■ Written instruction:
Return the passage of the discussion about Jackson and U.S. currency from "You don´t need" to "really cool idea!".

■ Extract:
Put me down as a Jackson fan, especially his amazing exploits at New Orleans*. It is very convenient to jump on and condemn someone who is long gone. Jackson was far from perfect, but he helped the growth of the US at an important time. A lot of people are giving the opinion that if they were around back then that they would oppose and speak out about some of the things that were done, such as slavery and treatment of the Native Americans. Maybe so, but most likely they would be if the prevailing opinions and trends, including “Manifest Destiny”, which today is condemned and ridiculed.
So I will get a good biography of Colonel Jackson, bad guy that he was, and read up on his time in history: the only president to have an entire era named after him. Even Franklin Roosevelt does not have that.
“What goes around comes around”
*Jackson assembled a rag tag motley crew of criminals, politicians, pirates, and Tennessee backwoodsmen and defeated a larger, more experienced, and better armed British army at New Orleans: one of the greatest victories in US military history.
Thought: General Grant organized the military actions against and round up of Native Americans in the period after the Civil War. Yet I hear no criticism or call to have his picture taken off the currency, or his monuments bulldozed !
@Tyrell: IIRC it was U. S. regular Army artillery that won the day. With a lot of help from Gen. Pakenham, the British commander.
You don´t need to restrict your bank notes to politicians. There are poets, writers, artists, in all kinds of currencies. That´s Brazilian explorer Candido Rondon, that explored the Amazon Rainforest with Ted Roosevelt in a old bank note.
http://mlb-s1-p.mlstatic.com/cedula-nota-1000-mil-cruzeiros-cndido-rondon-593101-MLB20269736560_032015-F.jpg
@Slugger: That is a really cool idea!
Unfortunately, I think one of the reasons our currency is so secure (or perhaps is not any worse in the security department) is that there are a wide array of features that make it difficult to forge. a number of those would disappear under this scheme. For instance, the paper is very, very difficult to create and uses a process that has literally been handed down through family ties for 9+ generations, since before the country was formed. The printing is done on high speed intaglio presses which, aside from much smaller and slower versions designed to print fancy business cards and wedding invitations, don’t really exist outside the Bureau of Engraving and Printing. I don’t know this of my own knowledge, but have heard that the ink contains special markers. And the plates, well, I was talking to one of the security heads at the Bureau and he told me to pull a twenty out of my wallet. I handed it over and he looked at it for a while and then spouted off a name. “Who’s that” I asked. “Oh, that’s the master engraver who did this plate. I can tell just by looking”. I may be gullible, but I believed him.
Oh, and one more. Take any old bill higher than a five. Get a magnifying glass and look at the outermost fine line around the portrait. You will see that it’s not a line but rather teeny, tiny printing.

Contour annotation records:
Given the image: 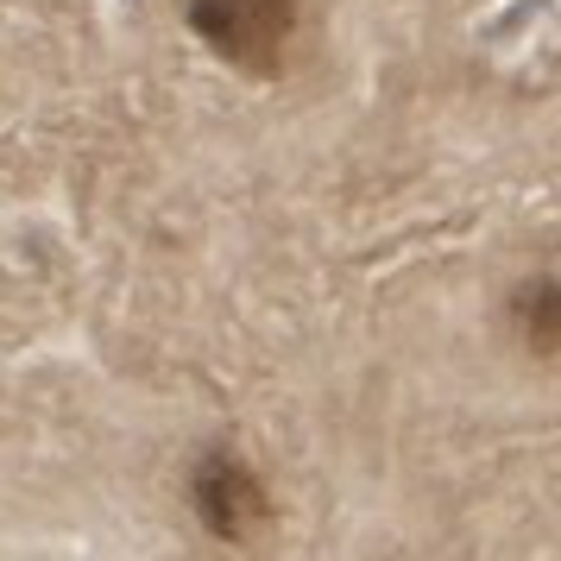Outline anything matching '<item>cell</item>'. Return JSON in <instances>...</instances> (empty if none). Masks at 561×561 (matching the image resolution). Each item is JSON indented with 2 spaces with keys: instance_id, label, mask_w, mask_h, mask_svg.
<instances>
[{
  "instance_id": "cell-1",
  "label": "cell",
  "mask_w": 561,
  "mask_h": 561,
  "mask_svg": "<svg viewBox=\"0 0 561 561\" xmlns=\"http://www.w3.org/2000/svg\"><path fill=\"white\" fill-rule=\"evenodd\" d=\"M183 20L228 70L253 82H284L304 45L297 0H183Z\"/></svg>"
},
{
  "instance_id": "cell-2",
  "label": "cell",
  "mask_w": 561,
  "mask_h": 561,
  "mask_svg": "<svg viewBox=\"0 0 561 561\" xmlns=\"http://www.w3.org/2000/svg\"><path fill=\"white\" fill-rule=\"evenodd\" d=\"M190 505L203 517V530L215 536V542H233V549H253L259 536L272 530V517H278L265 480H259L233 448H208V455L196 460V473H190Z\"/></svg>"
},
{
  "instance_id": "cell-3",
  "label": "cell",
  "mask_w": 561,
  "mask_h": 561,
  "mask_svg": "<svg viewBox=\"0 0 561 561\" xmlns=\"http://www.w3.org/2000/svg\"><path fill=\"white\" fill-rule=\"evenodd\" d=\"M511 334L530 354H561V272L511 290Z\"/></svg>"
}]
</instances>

---

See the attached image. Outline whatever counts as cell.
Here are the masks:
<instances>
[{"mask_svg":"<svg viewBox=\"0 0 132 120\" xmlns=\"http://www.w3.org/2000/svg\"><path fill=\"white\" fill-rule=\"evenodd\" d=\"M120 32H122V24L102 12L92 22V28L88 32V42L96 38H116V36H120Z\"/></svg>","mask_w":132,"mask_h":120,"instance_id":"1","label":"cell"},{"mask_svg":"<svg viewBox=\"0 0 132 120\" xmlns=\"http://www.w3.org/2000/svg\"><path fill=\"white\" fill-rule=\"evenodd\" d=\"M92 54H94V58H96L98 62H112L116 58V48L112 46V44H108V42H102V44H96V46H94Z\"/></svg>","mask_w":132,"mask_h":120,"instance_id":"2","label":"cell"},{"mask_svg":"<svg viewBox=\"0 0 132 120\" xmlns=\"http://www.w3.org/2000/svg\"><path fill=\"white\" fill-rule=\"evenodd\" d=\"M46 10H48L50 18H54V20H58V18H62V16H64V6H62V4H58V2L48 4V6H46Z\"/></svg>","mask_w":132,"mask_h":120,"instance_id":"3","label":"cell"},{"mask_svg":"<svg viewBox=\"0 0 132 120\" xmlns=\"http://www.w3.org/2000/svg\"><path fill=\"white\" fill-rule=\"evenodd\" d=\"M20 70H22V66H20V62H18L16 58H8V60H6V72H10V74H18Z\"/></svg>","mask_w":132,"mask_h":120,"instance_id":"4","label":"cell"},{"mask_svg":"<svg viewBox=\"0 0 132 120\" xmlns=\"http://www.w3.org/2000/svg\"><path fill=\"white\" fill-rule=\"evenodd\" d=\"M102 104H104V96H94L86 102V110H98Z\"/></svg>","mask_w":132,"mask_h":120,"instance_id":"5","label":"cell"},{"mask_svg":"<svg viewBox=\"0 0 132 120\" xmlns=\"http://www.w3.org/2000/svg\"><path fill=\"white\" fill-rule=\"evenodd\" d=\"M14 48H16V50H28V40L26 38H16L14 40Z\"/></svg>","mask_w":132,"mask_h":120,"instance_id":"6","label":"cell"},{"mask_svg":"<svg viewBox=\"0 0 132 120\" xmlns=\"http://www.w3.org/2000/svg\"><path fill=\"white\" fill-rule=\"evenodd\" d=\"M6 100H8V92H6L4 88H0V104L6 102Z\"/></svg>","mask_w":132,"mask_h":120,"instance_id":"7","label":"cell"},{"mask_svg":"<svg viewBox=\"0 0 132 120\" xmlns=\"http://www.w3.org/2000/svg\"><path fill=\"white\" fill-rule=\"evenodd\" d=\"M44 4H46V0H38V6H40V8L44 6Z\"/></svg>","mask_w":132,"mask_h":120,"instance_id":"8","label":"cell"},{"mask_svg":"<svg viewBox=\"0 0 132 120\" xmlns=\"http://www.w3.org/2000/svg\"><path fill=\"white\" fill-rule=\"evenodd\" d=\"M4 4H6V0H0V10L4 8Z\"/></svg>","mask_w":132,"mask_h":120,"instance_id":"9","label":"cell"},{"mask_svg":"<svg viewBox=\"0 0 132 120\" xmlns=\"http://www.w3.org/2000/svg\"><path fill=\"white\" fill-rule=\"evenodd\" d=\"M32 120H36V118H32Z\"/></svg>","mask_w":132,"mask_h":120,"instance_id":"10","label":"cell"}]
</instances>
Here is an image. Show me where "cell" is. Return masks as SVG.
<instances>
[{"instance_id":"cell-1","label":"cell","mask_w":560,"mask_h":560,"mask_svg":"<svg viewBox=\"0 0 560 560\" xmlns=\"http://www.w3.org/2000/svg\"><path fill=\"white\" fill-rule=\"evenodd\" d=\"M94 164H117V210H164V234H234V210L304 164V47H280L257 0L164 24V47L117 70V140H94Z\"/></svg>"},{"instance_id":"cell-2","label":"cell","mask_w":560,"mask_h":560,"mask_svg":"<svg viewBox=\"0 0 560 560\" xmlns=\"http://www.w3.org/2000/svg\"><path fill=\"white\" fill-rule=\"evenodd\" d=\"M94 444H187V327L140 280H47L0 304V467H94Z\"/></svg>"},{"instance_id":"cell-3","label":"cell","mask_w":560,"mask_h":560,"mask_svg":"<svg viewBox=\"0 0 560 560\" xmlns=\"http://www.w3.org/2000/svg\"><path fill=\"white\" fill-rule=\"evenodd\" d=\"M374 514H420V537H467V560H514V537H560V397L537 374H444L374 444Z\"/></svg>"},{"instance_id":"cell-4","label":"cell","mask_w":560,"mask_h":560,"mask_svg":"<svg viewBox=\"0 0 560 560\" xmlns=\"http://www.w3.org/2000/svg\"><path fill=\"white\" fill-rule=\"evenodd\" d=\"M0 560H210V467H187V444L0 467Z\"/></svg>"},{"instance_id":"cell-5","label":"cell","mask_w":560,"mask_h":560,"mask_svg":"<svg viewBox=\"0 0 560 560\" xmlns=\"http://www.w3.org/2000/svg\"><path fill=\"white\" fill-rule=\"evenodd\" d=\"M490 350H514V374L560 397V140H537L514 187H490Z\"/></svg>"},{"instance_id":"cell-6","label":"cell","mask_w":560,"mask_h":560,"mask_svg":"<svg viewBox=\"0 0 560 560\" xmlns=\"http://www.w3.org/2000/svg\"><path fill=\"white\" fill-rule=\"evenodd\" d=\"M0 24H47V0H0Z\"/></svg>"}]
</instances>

■ Result:
You don´t need to restrict your bank notes to politicians. There are poets, writers, artists, in all kinds of currencies. That´s Brazilian explorer Candido Rondon, that explored the Amazon Rainforest with Ted Roosevelt in a old bank note.
http://mlb-s1-p.mlstatic.com/cedula-nota-1000-mil-cruzeiros-cndido-rondon-593101-MLB20269736560_032015-F.jpg
@Slugger: That is a really cool idea!